## Short exercise 1
Rewrite the Self-Forcing passage's paragraph beginning "Extends DMD2 for streaming" as a short bulleted list that keeps its main facts.
## Short exercise 2
Continue the Self-Forcing passage, starting after its final sentence about logging per-module gradient norms.

## Source passage
_ _ _ _ _

Self-Forcing (Causal DMD)

Extends DMD2 for streaming / causal video generation. The student processes video in temporal chunks, feeding its own denoised outputs as context for future chunks — simulating autoregressive rollout during training.

Requires a causal model class (e.g., WanCausalModel) for the student:

models:
  student:
    _target_: fastvideo.train.models.wan.wan_causal.WanCausalModel
    init_from: Wan-AI/Wan2.1-T2V-1.3B-Diffusers
    trainable: true

method:
  _target_: fastvideo.train.methods.distribution_matching.self_forcing.SelfForcingMethod
  rollout_mode: simulate
  dmd_denoising_steps: [1000, 750, 500, 250]
  student_sample_type: sde
  context_noise: 0.0
  enable_gradient_in_rollout: true
  start_gradient_frame: 0

Self-Forcing inherits all DMD2 parameters, plus:

Parameter Default Description
student_sample_type "sde" "sde" or "ode" for intermediate steps
same_step_across_blocks false Use same exit timestep for all blocks
last_step_only false Always exit at the final denoising step
context_noise 0.0 Noise added to context frames (0 = clean)
enable_gradient_in_rollout true Enable backprop through rollout
start_gradient_frame 0 Frame index where gradients begin

Callbacks

Callbacks are pluggable hooks that run at specific points in the training loop. Configure them under the callbacks section.

GradNormClipCallback

Clips gradient norms before the optimizer step. Optionally logs per-module gradient norms to the tracker.

_ _ _ _ _

## Listed records
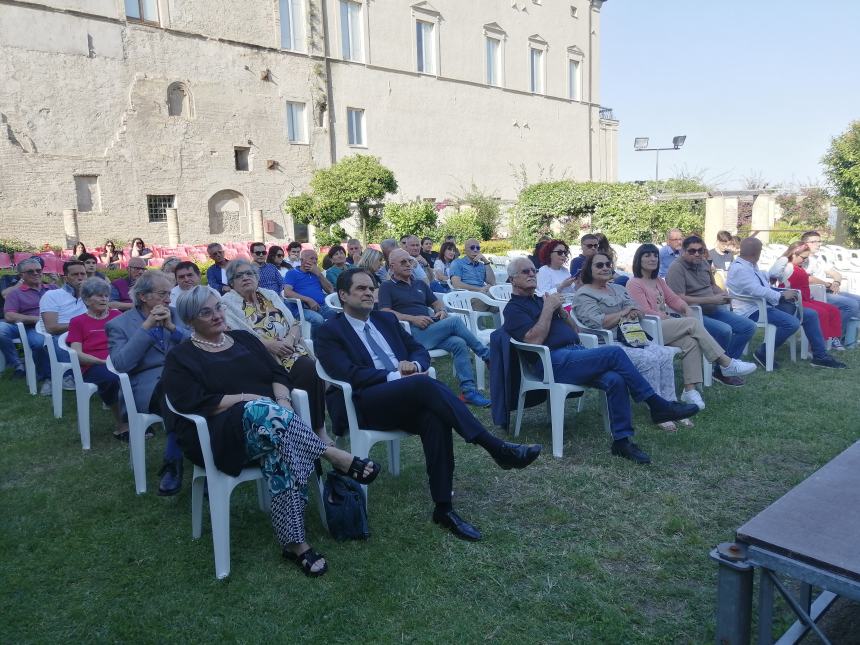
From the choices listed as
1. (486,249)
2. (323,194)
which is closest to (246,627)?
(486,249)

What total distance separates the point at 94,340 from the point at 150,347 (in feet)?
2.73

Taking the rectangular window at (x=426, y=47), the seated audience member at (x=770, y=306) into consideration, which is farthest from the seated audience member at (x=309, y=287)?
the rectangular window at (x=426, y=47)

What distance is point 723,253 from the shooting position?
30.5ft

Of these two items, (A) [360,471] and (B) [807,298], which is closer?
(A) [360,471]

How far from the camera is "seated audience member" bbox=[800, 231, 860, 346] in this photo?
7148 mm

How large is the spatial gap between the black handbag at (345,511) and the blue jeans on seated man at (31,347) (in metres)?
4.21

_ _ _ _ _

## Written answer 1
- Extends DMD2 to streaming or causal video generation.
- The student processes video in temporal chunks.
- Its own denoised outputs serve as context for later chunks.
- This simulates autoregressive rollout during training.

## Written answer 2
callbacks:
  grad_clip:
    max_grad_norm: 1.0      # 0.0 = disabled
    log_grad_norms: false

EMACallback

Maintains an exponential moving average of the student's weights. The EMA weights are automatically swapped in during validation.

callbacks:
  ema:
    _target_: fastvideo.train.callbacks.ema.EMACallback
    decay: 0.9999
    start_iter: 0   # delay EMA updates until this iteration

The EMA callback owns its own state and checkpoints independently — EMA weights are saved and restored automatically on resume.

ValidationCallback

Runs inference with the trained model at regular intervals, saving generated videos and logging them to the tracker (W&B).

callbacks:
  validation:
    _target_: fastvideo.train.callbacks.validation.ValidationCallback
    pipeline_target: fastvideo.pipelines.basic.wan.wan_pipeline.WanPipeline
    dataset_file: path/to/validation.json
    every_steps: 100
    sampling_steps: [4]
    sampling_timesteps: [1000, 750, 500, 250]  # explicit timestep list
    guidance_scale: 5.0
    rollout_mode: parallel  # "parallel" or "streaming"

The validation dataset is a JSON file containing a list of prompt strings. If EMA is enabled, validation automatically uses the EMA weights.


Checkpointing and Resume

Checkpoint format

Checkpoints use PyTorch Distributed Checkpoint (DCP) format, compatible with FSDP/HSDP sharding. Each checkpoint saves:

  • Model weights (all roles)
  • Optimizer states (all roles)
  • LR scheduler states
  • RNG states (for exact reproducibility)
  • EMA shadow weights (if enabled)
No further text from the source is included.